(Try it):
For the word "frames", count the lines of the records that hold it, and give only that number.

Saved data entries
________________

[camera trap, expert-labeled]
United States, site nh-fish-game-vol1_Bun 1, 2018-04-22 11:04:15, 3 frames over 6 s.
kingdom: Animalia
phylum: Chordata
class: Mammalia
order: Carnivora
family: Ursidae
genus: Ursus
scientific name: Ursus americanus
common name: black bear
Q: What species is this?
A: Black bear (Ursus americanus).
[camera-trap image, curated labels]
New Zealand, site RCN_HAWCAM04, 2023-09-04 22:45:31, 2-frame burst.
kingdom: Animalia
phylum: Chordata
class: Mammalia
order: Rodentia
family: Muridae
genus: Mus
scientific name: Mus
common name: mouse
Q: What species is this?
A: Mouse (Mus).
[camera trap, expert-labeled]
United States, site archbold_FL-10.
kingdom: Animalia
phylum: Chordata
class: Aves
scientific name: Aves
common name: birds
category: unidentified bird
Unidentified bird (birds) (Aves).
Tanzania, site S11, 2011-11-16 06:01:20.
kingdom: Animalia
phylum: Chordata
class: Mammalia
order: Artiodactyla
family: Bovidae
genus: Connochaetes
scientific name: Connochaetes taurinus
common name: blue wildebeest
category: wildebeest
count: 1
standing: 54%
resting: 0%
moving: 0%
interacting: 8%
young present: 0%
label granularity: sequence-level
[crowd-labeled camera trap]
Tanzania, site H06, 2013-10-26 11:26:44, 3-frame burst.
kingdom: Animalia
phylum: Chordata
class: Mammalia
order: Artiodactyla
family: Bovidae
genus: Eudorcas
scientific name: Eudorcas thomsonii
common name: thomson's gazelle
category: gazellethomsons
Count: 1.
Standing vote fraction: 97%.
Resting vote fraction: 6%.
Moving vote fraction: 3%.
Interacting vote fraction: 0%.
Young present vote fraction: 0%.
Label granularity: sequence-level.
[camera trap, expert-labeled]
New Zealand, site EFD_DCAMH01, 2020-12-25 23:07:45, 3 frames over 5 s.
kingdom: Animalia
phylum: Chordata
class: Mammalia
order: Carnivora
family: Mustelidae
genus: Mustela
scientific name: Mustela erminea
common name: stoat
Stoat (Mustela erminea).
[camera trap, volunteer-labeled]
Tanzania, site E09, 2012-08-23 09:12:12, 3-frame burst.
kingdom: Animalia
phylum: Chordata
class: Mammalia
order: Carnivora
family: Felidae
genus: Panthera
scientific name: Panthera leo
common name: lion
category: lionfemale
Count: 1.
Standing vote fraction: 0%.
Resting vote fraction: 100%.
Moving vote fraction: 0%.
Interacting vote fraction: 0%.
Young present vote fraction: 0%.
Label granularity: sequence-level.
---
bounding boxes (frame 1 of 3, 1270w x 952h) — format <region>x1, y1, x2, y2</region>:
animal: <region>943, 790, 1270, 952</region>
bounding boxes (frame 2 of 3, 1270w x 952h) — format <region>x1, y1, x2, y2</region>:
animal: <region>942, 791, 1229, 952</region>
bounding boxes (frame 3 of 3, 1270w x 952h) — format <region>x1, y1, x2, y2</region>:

________________

(Reply):
2